A recent survey by the American Association of Museums showed nearly a quarter of museums were in the process of fundraising for new spaces, and half of those had already begun or completed construction. The biggest projects _ among them wholesale renovations costing hundreds of millions of dollars at the Museum of Modern Art in New York, the Walker Art Center in Minneapolis, the Nelson-Atkins Museum in Kansas City and the Los Angeles County Museum of Art _ attempt not only to attract art tourists but to transform the cityscape around them.
By contrast, the San Diego museum just wanted to create space to house large-scale installations such as Neto's that were too big for the original building, located in the primarily residential La Jolla neighborhood, about 15 miles north of downtown.
"It was never our aspiration to start over and build a quote, unquote 'museum,'" said Charles Castle, the museum's deputy director, who has overseen the eight-year expansion project. "We never wanted to do what they're doing in some of these other cities. We wanted to build a space artists could work in."
Rather than competing for attention with the cluster of new glass condo buildings that have transformed San Diego's downtown skyline in recent years, architect Richard Gluckman kept the new facilities within the profile of the one-story train station, originally opened in 1915 for the Panama California Exposition. A boxy new three-story addition houses offices and lecture space for the public.
Gluckman's recent work includes the Mori Arts Center, part of a Tokyo skyscraper, and several high-end private art galleries in New York City.
The new exhibit space is woven into the fabric of downtown, with the glass doors at the rear of the foyer opening directly onto the working train platform, where commuters peered around a display of giant steel blocks by artist Richard Serra as a train master called out arrivals and departures for Amtrak service to Los Angeles one night last week.

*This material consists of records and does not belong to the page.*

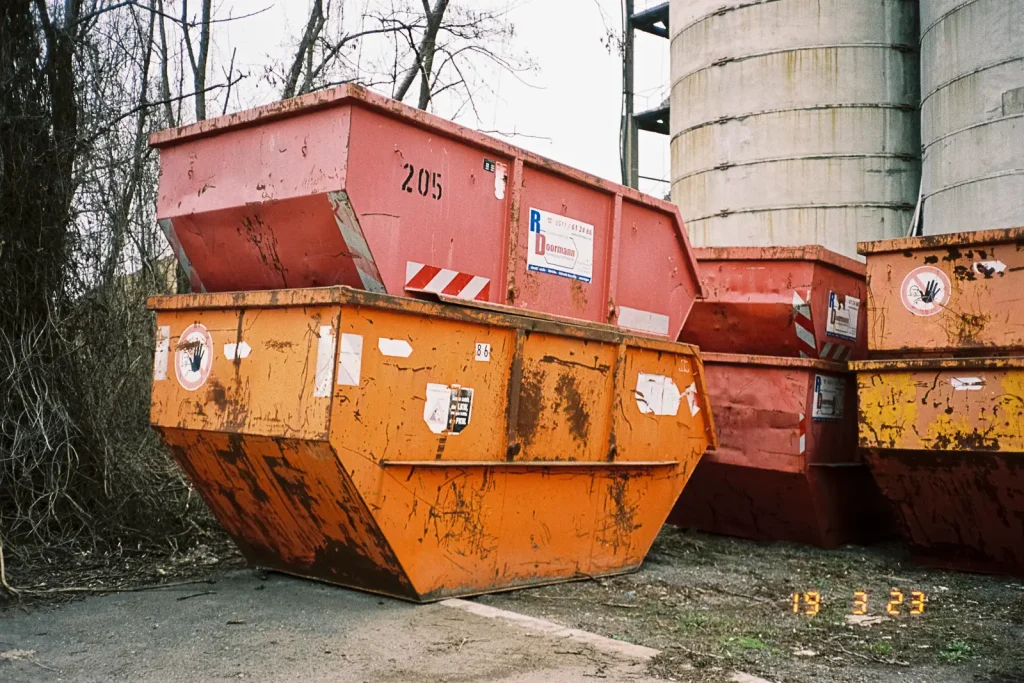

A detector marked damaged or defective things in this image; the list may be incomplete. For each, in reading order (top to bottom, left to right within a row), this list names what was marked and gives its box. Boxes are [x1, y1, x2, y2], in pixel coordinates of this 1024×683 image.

rusty red dumpster [149, 83, 704, 339]
rusty red dumpster [679, 246, 864, 362]
rusty red dumpster [860, 228, 1024, 358]
rusty red dumpster [148, 286, 716, 602]
rusty red dumpster [667, 356, 884, 548]
rusty red dumpster [851, 358, 1019, 577]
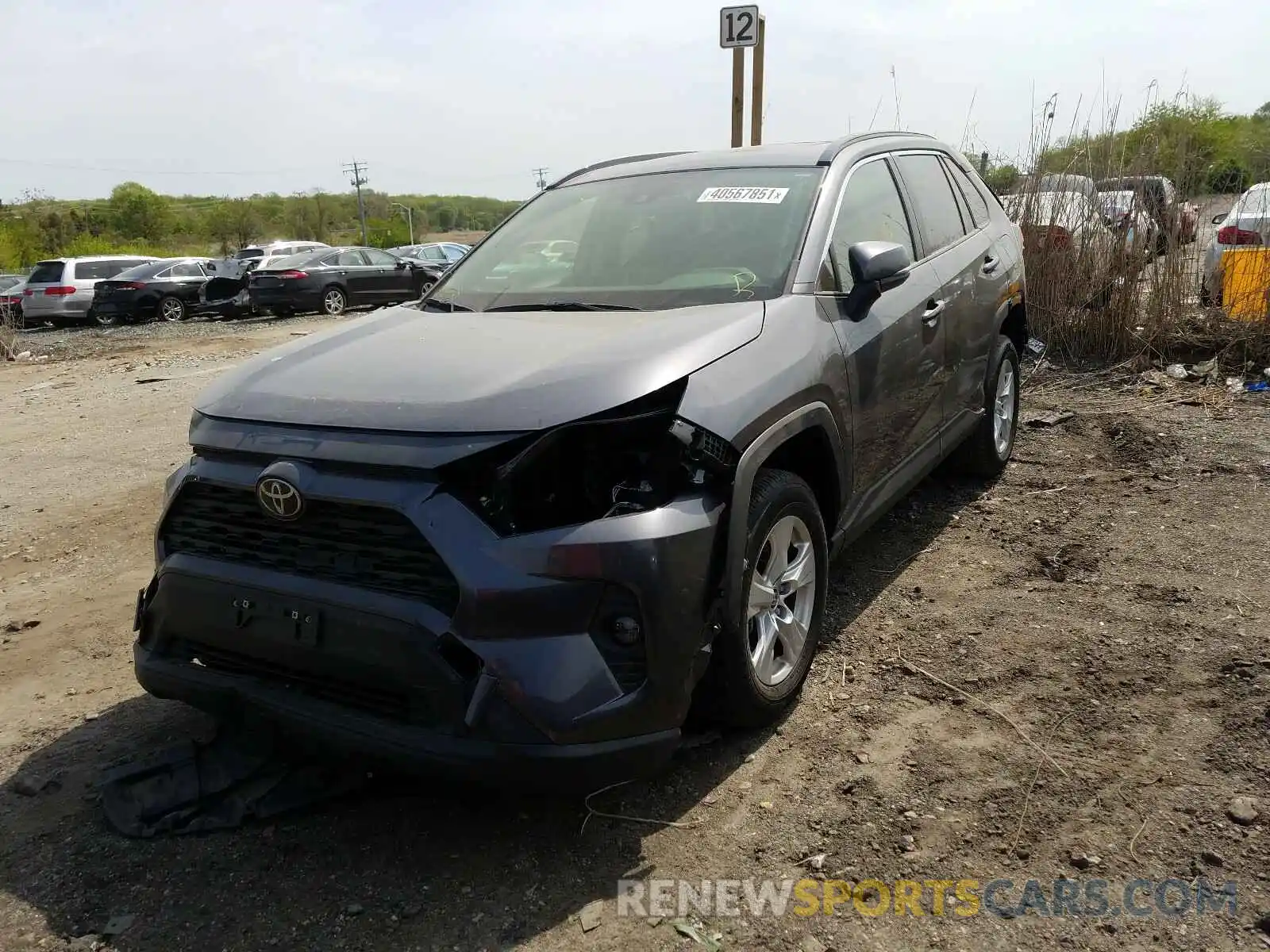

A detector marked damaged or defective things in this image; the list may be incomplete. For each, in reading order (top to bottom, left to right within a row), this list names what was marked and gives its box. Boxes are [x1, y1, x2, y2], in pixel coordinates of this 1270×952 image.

crumpled front bumper [135, 454, 731, 792]
damaged gray suv [137, 134, 1031, 792]
missing headlight [441, 386, 737, 538]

Along with the central, industrial-style 4,600-square-foot (414-square-meter) installation room _ whose arched windows and sliding wooden doors recall its origin as a baggage hall _ the facility includes a classic two-room "white box" gallery for displaying smaller paintings or sculptures and a media room for showing video art.
The museum, which has long run an artist-in-residence program, also carved out space in the former baggage depot for a working artist's studio with its own separate street entrance.
"It was a logical outgrowth of our mandate to work with living artists to give them a space to work in," Castle said. San Diego-based light artist Robert Irwin will be the first artist to break in the space, which still held only a large flat-panel TV and an Eames lounger set as the museum prepared to open to the public over the weekend.
With the debut of the expanded space, the museum changed its admission policy, raising the price of a ticket from $6 (euro5) to $10 (euro8), but the new ticket will allow visitors unlimited entry for a week to the new downtown gallery, an older exhibit space the museum maintains in a trolley station just across the street and to the original MCASD museum, long a favorite among art lovers for its spectacular Pacific Ocean views.
The main museum will continue to showcase special exhibits and displays from the permanent collection, which includes pieces by Ellsworth Kelly and Sol LeWitt.
Visitors under 25 will get into all three facilities for free, Castle said.
"The objective of the policy is to encourage people to come back often," he said.